Ну, будет, накричалась... теперь говори своим голо­сом.

Однажды Петр Великий, интересуясь знать общест­венное мнение о новой столице, спросил Балакирева, какая молва народная ходит про новорожденный Петербург.

Батюшка, царь-государь! - отвечал любимый шут. - С одной стороны море, с другой - горе, с третьей - мох, а с четвертой - ох!

Он помогал Петру I брить бороды боярам, стал королем, побывал в ссылке. Ян Лакоста, потомок испанских евреев, очень нравился русскому царю и очень не нравился его придворным. Ведь мало кто умел так зло и остроумно высмеять каждого из них.

Откуда взялся при петровском дворе Лакоста, доподлинно неизвестно. Появился он там, будучи человеком уже почтенным, отцом семейства с женой и детьми.
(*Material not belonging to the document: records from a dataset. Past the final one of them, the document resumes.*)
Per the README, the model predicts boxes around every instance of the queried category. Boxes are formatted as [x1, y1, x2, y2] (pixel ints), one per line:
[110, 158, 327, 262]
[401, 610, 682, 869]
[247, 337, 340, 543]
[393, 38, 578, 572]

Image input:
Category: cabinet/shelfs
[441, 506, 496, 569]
К моменту судьбоносного знакомства с Петром I наш герой уже объездил всю Европу, но нигде надолго не задержался. Оказался в Гамбурге, где открыл маклерскую контору, но прогорел. Что делать дальше, Лакоста не знал. А тут как раз в город приехал русский царь, который, по слухам, весьма ценил ум и талант. Лакосту представили Петру I.

По одной из версий, еврей придумал весьма остроумный повод для знакомства: решил предложить себя русскому царю в качестве советника по страхованию. Но просто так с царем не познакомишься - вот и воспользовался наш предприимчивый герой посредничеством русского посланника Антипа Гусакова. Вот только оба просителя понятия не имели, что в далекой России ни о каком страховании слыхом не слыхивали. И если Лакосте это было простительно, то Гусаков, конечно, серьезно осрамился. Петр I, посмеявшись, весьма по-разному оценил их старания: Гусакова лишил месячного жалования за пренебрежение отечественными реалиями, а Лакосту взял с собой в Россию.

Это, впрочем, только легенда, хотя и весьма остроумная. Более прозаическую версию знакомства Петра с его будущим любимцем приводит французский посол де Лави, который утверждает, что Лакоста прибыл к царю вместе с янтарным кабинетом - подарком от прусского короля. Образованность и острый ум посланника так понравились государю, что тот взял его вместе с женой и детьми с собой в Россию. Верить французу, впрочем, нелегко: в тех же записках он утверждает, что Лакосте было пятьдесят лет от роду. Тут надо понимать, что в те суровые времена мало кто доживал до сорокалетия.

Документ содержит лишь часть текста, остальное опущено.